Entsprechend tollkühn-selbstgewiss stürzt Ceylan sich erst einmal selbst in  das kalte Nass es Experiments – und reüssiert. Der Bühnenausstattung des Abends gerecht, die zwischen Zirkuszelt und Staatsoper stilvoll variiert, improvisiert Ceylan satte 20 Minuten über das Lachen, findet dabei vom Heidelberger High Society-Lachen bis hin zum Botox-Lachen auf dem roten Teppich grandiose Beispiele der Lachkultur und ist sich dabei doch im Klaren: „Leute, ich lache wie ein Schwein – und des als Türk. Mehr Integration geht net.“
Die grandiose, oft fast überkochende Stimmung in einer restlos ausverkauften Arena hat Bülent Ceylan da längst auf seiner Seite und lässt sich davon sichtlich tragen – auch, weil er weiß, dass er es kann. Was wie selbstverständlich anmutet, ist dabei ein ungeschriebenes Abkommen zwischen Ceylans krassen Pointen und dem Publikum, das seinen offenen Mut nie als Offensive gegen nationale oder religiöse Kulturen missverstanden hat. Ob „Hänsel und Gretel“ im Erdogan-Style da mal schnell zu „Hassan und Gülcan“ umgedichtet wird, über die Länge von Fortpflanzungsgeniatlien gerätselt werden darf, oder der „Lachende Meter“ zu einer tüchtigen Portion Lach-Yoga animiert: Der Humor dieses Mannheimer Originals ist so allumfassend, dass er zum Fest wird.

Das zahlt selbstverständlich auch auf den Kult von Ceylans Figuren ein.

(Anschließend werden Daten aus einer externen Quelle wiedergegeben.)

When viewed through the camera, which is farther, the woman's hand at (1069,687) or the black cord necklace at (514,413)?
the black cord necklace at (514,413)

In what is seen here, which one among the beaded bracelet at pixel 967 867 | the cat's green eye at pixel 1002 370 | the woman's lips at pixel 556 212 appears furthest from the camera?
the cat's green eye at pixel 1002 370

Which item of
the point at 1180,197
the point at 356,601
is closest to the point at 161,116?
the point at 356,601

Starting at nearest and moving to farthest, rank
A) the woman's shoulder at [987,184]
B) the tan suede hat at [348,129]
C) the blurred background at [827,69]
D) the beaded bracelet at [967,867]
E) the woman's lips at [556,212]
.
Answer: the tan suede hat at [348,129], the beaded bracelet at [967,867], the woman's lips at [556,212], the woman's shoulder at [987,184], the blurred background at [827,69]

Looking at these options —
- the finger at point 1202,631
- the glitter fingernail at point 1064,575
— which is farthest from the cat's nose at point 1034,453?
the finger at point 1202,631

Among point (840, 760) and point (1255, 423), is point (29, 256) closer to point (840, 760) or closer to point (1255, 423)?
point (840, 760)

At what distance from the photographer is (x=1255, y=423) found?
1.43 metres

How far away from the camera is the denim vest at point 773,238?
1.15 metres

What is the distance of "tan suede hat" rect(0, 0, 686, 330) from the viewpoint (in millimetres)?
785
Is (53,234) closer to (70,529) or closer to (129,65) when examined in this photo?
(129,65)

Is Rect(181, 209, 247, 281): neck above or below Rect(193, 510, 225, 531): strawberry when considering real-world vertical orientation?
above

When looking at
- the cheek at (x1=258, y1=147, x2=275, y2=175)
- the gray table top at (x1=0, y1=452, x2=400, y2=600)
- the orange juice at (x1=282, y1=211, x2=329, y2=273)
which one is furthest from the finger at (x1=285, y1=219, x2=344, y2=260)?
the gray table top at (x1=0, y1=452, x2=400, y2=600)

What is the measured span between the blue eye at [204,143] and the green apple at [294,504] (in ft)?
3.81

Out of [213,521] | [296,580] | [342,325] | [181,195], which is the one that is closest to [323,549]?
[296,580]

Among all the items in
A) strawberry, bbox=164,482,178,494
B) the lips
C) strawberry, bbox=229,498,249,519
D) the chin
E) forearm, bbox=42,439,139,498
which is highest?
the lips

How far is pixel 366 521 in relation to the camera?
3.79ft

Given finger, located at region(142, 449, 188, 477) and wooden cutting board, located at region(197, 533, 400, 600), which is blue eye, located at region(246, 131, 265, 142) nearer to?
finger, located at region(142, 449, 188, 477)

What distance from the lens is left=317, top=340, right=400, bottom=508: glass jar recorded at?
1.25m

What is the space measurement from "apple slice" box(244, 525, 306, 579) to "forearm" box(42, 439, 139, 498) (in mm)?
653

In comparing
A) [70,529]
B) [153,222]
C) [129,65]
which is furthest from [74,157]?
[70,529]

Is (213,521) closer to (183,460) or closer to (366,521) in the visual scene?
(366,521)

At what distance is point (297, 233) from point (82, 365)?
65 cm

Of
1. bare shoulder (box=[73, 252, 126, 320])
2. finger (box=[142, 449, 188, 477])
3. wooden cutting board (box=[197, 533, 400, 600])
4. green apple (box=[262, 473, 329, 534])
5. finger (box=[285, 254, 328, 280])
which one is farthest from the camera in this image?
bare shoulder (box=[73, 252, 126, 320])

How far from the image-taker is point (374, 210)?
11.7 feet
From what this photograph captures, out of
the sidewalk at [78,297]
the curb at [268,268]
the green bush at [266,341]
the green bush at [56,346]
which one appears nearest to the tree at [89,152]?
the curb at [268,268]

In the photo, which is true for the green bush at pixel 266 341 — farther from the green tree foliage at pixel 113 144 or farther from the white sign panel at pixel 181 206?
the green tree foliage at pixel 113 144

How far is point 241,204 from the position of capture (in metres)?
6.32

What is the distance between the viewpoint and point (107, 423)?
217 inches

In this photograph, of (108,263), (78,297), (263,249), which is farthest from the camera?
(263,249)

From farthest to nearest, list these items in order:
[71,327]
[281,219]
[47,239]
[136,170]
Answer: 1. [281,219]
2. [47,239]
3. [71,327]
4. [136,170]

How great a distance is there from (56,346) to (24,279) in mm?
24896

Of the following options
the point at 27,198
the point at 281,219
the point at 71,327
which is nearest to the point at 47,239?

Denn auch, wenn Harald nicht so richtig seine Mitte findet, Anneliese  ihre liebe Not mit dem heißgeliebten Quietschen hat und Mompfreed mit dem Flammenwerfer die halbe Arena in Schutt und Asche legt: Der Kult seiner Figuren lebt, ohne sich dabei selbst zu überzeichnen.
Die Variation zwischen dem echten Bülent, der im Dinner Jacket mit „Ohne Euch“ eine berührende Ode auf sein Publikum singt und dem Wandlungsmagier der Figurenkunde, der in seinem jüngsten Programm von der „beleidigten Leberwurst“ Erdogan bis hin zum Adolf mit „SS-Störung“ sämtliche Diktatoren dieser Zeit in seiner Selbsthilfegruppe vereint, war immer ein Wagnis – doch gleichsam auch ein Sieg über die vermeintlich engen Grenzen der Stand Up-Comedy, die Ceylan souverän sprengte. 20 ausverkaufte Shows in der SAP Arena bei 20 Jahren Karriere sind mehr als ein Zeugnis, sondern ein Meilenstein dieses Erfolgs. Möge er noch lange anhalten.